Nor was the flood "global" as some creationists claim. For a good look at the most literal way to read and study the flood account, see "The Genesis Question" by Hugh Ross.

Rating: 5 stars
Summary: Great story and no fantasy
Review: This book does an outstandng job of exploring what might have given rise to the great flood stories. It does not assert that the ideas considered are what did give rise to the stories, but postulates reasonable ideas and stimulates critical thinking. The authors then relate the story of their scientific mission to explore the relevant seas and coasts and they definitely have discovered some interesting things. Whether they have any relationship to the great flood talek or not, their discoveris are interesting, and their thoughts about the flood are also interesting. This is neither a theologic essay, nor a radical argumnent about what might have been.

Rating: 5 stars
Summary: An epic adventure within an epic's origins
Review: Near the end of their chronicle of the discovery of the catastrophic Black Sea flood, authors Pitman & Ryan quote another researcher's wonder at the power of the oral tradition.
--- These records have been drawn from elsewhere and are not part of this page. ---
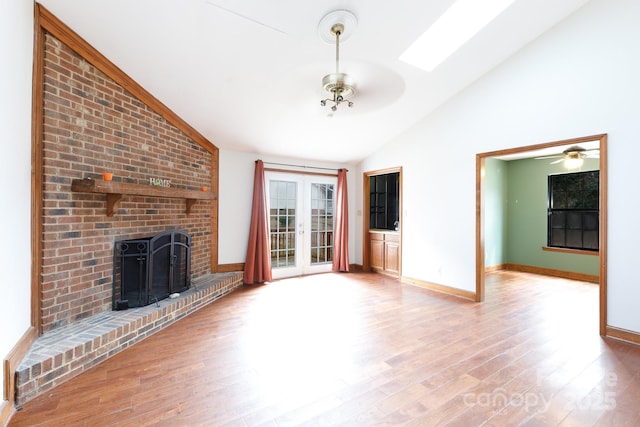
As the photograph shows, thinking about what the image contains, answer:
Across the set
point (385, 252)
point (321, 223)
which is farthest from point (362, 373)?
point (321, 223)

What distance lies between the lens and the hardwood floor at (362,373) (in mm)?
1787

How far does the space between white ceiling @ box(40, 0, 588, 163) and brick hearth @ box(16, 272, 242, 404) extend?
242cm

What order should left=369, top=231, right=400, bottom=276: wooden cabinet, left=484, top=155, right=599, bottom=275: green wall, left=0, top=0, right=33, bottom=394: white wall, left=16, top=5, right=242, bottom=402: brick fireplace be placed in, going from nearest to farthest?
left=0, top=0, right=33, bottom=394: white wall, left=16, top=5, right=242, bottom=402: brick fireplace, left=369, top=231, right=400, bottom=276: wooden cabinet, left=484, top=155, right=599, bottom=275: green wall

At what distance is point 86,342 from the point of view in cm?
227

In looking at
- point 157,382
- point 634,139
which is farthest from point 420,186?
→ point 157,382

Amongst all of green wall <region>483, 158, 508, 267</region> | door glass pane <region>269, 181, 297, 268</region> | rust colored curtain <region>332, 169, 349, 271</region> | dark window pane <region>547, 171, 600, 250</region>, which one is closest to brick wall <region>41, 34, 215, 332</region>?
door glass pane <region>269, 181, 297, 268</region>

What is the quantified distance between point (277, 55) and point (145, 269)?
2.67 m

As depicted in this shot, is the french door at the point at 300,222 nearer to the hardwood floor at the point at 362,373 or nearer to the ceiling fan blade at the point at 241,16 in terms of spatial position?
the hardwood floor at the point at 362,373

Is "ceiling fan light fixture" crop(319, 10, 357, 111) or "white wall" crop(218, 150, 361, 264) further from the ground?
"ceiling fan light fixture" crop(319, 10, 357, 111)

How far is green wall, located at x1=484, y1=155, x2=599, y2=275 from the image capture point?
601cm

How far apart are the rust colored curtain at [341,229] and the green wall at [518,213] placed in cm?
286

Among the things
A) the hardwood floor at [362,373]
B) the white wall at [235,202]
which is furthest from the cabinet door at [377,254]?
the white wall at [235,202]

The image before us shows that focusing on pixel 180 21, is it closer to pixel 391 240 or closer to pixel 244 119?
pixel 244 119

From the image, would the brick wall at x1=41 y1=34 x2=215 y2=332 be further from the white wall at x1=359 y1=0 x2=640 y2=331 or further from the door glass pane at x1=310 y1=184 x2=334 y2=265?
the white wall at x1=359 y1=0 x2=640 y2=331
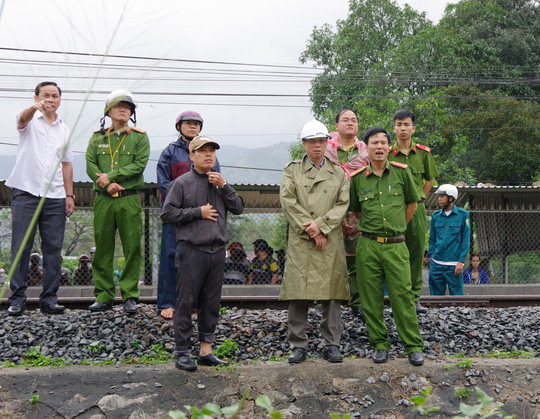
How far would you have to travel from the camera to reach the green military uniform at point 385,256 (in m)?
5.64

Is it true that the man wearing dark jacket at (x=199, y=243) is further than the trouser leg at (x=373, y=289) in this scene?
No

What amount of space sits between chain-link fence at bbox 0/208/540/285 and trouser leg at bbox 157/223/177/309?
2.40 m

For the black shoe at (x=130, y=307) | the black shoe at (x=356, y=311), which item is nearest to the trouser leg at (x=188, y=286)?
the black shoe at (x=130, y=307)

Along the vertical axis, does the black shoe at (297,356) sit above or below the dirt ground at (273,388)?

The quote, from Albert Lord's analysis of the Trojan War epic, speaks to Pitman's and Ryan's research and their part in the oral tradition.
In truth, the story of the Black Sea covers more than plate tectonics, glaciation, human evolution or ten cubic miles of water flowing through a narrow channel in less than a day over seven thousand years ago. The neat trick with this book is that the authors have managed to include all that and more.
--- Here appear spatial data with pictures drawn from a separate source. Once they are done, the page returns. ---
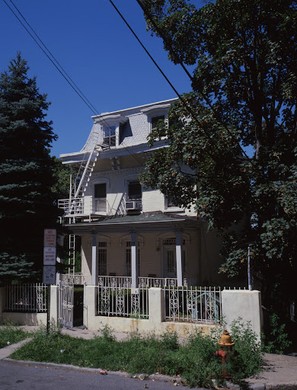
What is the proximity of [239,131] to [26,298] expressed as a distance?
26.7 ft

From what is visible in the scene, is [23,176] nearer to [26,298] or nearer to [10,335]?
[26,298]

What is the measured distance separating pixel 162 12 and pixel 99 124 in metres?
12.9

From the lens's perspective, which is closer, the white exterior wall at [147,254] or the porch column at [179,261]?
the porch column at [179,261]

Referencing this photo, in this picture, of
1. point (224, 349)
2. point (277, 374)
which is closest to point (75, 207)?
point (224, 349)

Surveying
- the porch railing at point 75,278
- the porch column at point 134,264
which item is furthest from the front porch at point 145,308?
the porch railing at point 75,278

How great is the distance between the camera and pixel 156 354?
8.55 meters

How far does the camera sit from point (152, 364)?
8.14m

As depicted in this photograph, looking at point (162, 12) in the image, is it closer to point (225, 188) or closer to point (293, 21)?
point (293, 21)

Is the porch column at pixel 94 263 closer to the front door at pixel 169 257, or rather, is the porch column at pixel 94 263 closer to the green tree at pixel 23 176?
the front door at pixel 169 257

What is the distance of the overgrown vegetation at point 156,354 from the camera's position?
766cm

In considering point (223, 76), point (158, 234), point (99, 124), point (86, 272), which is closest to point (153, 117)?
point (99, 124)

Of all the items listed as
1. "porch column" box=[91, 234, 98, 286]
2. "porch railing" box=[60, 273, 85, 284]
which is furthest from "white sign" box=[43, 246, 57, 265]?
"porch railing" box=[60, 273, 85, 284]

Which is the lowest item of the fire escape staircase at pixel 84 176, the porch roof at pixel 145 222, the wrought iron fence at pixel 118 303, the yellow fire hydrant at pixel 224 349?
the yellow fire hydrant at pixel 224 349

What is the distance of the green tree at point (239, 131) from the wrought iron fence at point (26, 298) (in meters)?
4.92
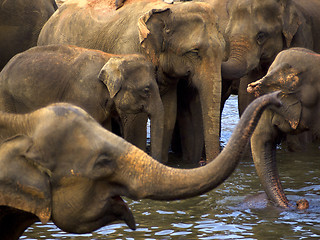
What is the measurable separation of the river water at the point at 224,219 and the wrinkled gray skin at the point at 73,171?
5.85ft

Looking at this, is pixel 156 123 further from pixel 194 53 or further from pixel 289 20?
pixel 289 20

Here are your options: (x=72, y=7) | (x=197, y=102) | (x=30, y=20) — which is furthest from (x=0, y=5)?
(x=197, y=102)

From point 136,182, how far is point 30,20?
7.47 m

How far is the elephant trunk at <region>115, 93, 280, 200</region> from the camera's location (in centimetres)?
340

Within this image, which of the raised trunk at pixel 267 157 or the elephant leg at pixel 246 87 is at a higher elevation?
the elephant leg at pixel 246 87

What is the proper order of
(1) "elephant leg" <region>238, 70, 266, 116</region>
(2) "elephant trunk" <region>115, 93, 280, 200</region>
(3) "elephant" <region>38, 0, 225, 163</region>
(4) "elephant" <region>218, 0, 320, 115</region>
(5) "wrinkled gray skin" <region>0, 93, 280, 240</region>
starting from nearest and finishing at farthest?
(2) "elephant trunk" <region>115, 93, 280, 200</region> → (5) "wrinkled gray skin" <region>0, 93, 280, 240</region> → (3) "elephant" <region>38, 0, 225, 163</region> → (4) "elephant" <region>218, 0, 320, 115</region> → (1) "elephant leg" <region>238, 70, 266, 116</region>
There are really two stories here. One is about the evolution of the human species from the Pleistocene to the present day, told in scientific language with scientific explanations for the actions & discoveries of the story's scientific participants. The other story is an epic tale of crafty researchers, cooperating scientists, story-tellers, myths and legends, told in skillfully written & documented prose that sweeps the reader along in the current of human successes, failures & terrors.
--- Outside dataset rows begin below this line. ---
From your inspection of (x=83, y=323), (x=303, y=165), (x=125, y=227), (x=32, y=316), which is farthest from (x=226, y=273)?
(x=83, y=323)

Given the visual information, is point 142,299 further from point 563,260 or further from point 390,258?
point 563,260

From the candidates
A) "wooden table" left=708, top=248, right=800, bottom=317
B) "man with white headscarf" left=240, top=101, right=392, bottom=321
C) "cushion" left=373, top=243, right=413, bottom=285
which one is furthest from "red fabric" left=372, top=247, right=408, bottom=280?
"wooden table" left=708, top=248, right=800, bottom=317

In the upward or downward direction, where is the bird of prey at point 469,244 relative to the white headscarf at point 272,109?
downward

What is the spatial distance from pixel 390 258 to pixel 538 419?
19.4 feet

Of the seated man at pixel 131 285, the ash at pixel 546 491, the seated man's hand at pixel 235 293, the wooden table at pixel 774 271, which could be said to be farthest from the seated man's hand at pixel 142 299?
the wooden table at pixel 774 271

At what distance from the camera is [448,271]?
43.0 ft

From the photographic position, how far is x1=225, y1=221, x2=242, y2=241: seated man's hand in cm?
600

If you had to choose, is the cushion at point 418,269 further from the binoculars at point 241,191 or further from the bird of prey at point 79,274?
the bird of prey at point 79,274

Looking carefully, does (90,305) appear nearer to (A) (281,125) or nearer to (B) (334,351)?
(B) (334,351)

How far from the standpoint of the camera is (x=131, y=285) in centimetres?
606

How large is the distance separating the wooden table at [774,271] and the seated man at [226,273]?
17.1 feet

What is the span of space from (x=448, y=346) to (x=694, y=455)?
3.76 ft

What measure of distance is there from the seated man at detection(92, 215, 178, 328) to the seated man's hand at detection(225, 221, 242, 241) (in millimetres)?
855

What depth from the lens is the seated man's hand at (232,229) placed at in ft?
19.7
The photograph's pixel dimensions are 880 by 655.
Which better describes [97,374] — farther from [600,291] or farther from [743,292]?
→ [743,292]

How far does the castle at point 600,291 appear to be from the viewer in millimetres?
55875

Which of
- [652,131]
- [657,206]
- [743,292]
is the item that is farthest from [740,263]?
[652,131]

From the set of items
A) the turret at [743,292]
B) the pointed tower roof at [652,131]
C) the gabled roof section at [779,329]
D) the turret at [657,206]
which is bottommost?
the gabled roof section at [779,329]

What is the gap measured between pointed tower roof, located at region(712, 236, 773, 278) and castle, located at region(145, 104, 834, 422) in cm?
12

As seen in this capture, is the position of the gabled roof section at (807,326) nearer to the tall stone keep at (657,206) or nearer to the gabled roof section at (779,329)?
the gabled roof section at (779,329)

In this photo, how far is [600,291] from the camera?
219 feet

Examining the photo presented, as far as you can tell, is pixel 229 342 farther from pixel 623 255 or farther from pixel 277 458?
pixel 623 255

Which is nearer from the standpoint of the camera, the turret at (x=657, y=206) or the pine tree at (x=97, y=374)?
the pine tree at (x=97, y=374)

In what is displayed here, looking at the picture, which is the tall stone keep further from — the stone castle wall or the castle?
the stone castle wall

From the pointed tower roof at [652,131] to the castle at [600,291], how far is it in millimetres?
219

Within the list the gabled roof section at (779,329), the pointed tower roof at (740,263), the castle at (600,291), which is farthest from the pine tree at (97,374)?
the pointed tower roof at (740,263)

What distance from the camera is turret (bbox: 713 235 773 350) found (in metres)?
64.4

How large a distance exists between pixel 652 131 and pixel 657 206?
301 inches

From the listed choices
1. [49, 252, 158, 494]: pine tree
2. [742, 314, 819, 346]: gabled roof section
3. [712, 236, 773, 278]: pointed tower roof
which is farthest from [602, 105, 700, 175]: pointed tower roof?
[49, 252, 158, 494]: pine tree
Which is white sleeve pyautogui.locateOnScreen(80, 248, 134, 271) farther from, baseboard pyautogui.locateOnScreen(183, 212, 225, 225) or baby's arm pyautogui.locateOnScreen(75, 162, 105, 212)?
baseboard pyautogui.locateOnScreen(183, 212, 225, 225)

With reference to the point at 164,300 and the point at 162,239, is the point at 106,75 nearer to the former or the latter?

Beginning with Rawlinson's work in 1835 on a monument in Persia, Pitman & Ryan weave the reader through a fabric of time that is, as Lord is quoted saying, a past "of various times . . . assembled into the present performance." Using this motif, the authors introduce themselves only as two participants in a story of discovery, narrated by a fictive bard who is present only in the words. However the authors' parts in the discovery of the Black Sea flood event deserves respect. Meanwhile they have written a book that shows the respect they have for all who have been part of the story. Most importantly, they also have not forgotten the story itself.
In the final chapters Ryan & Pitman review the Black Sea's effect on history from the geological, genetic, linguistic and archeological evidence. They then compare this evidence with the numerous universal flood legends. Ryan & Pitman show how the power of the historical and geological event that created the Black Sea is the power behind the oral tradition. They then close the last chapter with the final lines of the story of Atrahasis: "I shall sing of the flood to all people! Listen!"
Most intriguing of all the information in this book is a dedication that includes a quote from the Gilgamesh epic. The dedication reveals the epic nature of the science and the mythos involved the Black Sea. It shows the sensitivity that the authors have for a legend and event that made humanity the species smart enough to wonder why and sensitive enough to pursue the wonder of life itself.
Whether you're interested in the science or the myth, Noah's Flood is a marvelous read. Clearly written, scientifically concise, sensitive to the human heritage in the rise of agriculture, language & story, it is worth the time you'll take in reading it. And you'll gain a sense for timeless wonder of the story within the words.